October 29, 2002
LATEST THEORY ON THE MYSTERY
LATEST THEORY ON THE MYSTERY GAS
A writer for the Washington Times suggests the drug was etorphine. The writer goes on to suggest the Russians should have used BZ, which only shows he doesn't know what he's talking about... BZ takes so long to kick in you know you're being gassed, which makes it rather useless as a calmative for a suicidal bomb-laden terrorist. What was remarkable and key about the Russian drug was its fast action, which BZ does not have.

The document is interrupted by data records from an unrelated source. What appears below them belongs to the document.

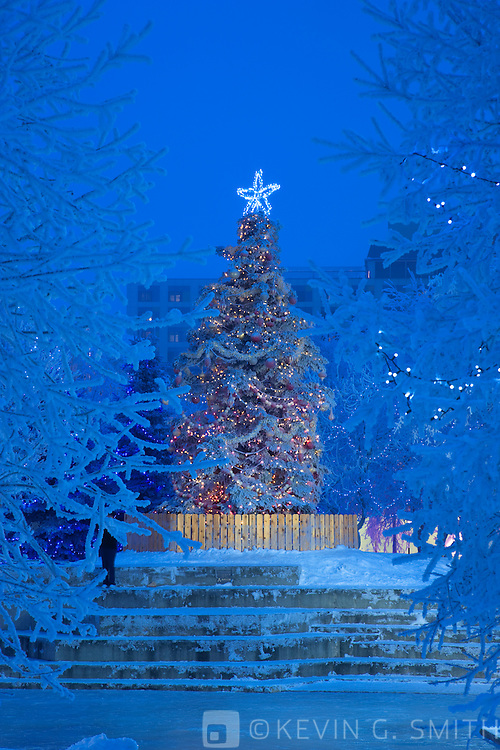 Photo of the Christmas tree at Anchorage's Town Square at twilight, branches covered in hoarfrost, winter, Southcentral Alaska, USA.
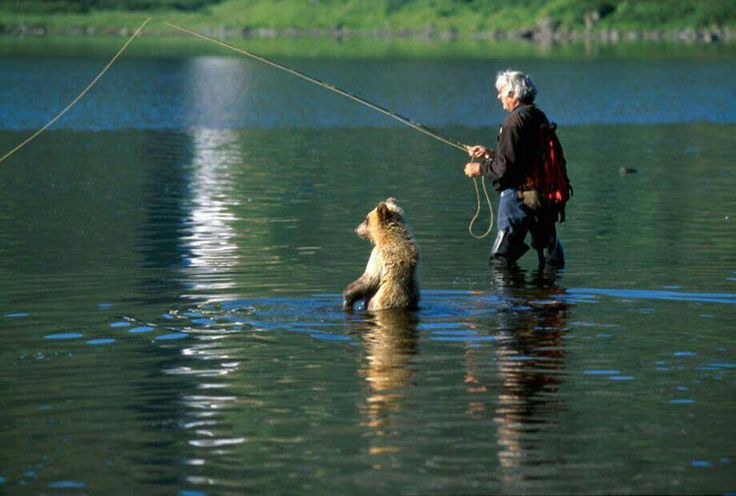 Gone fishing- who gets the fish? This is SO FUNNY! I wonder how the guy felt when he saw his erstwhile fishing partner!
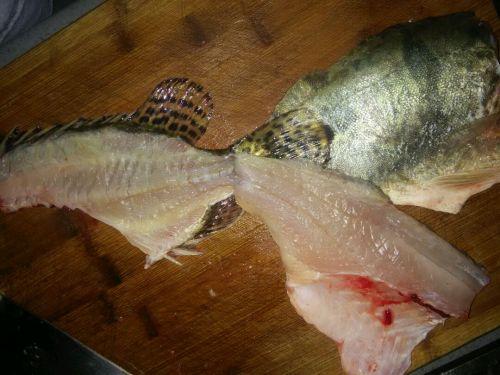 松鼠桂鱼的做法图解2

Okay, so we've established the writer's not an expert. (Neither am I, frankly.) But what of his theory, that the compound in question was etorphine? It's not a bad guess, actually. Here's one way to look at opioids. (For those wanting a crash course in the biochemistry involved, this page was a good refresher for me.) If you give Demerol a strength factor of "1", then the morphine and the synthetic morphiates can be rated comparatively, which gives you something like this:
Demerol 1
Morphine 5
Fentanyl 1000
Piminodine 1880
Etorphine 5000
Now when we left this before, it seemed clear that while the hostage symptoms were becoming more and more consistent with a strong opioid like fentanyl, fentanyl's onset time was too slow for the job. Increasing the strength would solve that problem, and produce the kind of instant knockouts that were seen. I had suggested some kind of new "super-fentanyl," at least piminodine strength if not stronger. But etorphine would fit that bill nicely, too, in fact. So I believe it's accurate to say at this point, as more and more information comes out that the idea etorphine was used, if not the answer, is at worst an extremely good guess. If it wasn't etorphine, it was a previously little known drug that acts almost exactly like it.
I'd apologize for previous less accurate guesses, but this is the scientific method at work here. The hypothesis keeps changing because the available evidence does. At least I'm still a couple steps ahead of the National Post, which is still pushing the "valium gas or maybe BZ" story this morning, which I think we've pretty conclusively disproved.
UPDATE: The Russians have confirmed the gas was an unspecified extra-strength derivative of fentanyl. So the Times is wrong and Flit's earlier wild-assed guess turned out to be correct. (I'm only giving myself half a point this time because as you can read it took me a few hours to realize there might be another way besides nerve agents to knock someone out instantly: still, as far as predictions go, we're having a good month, it seems.)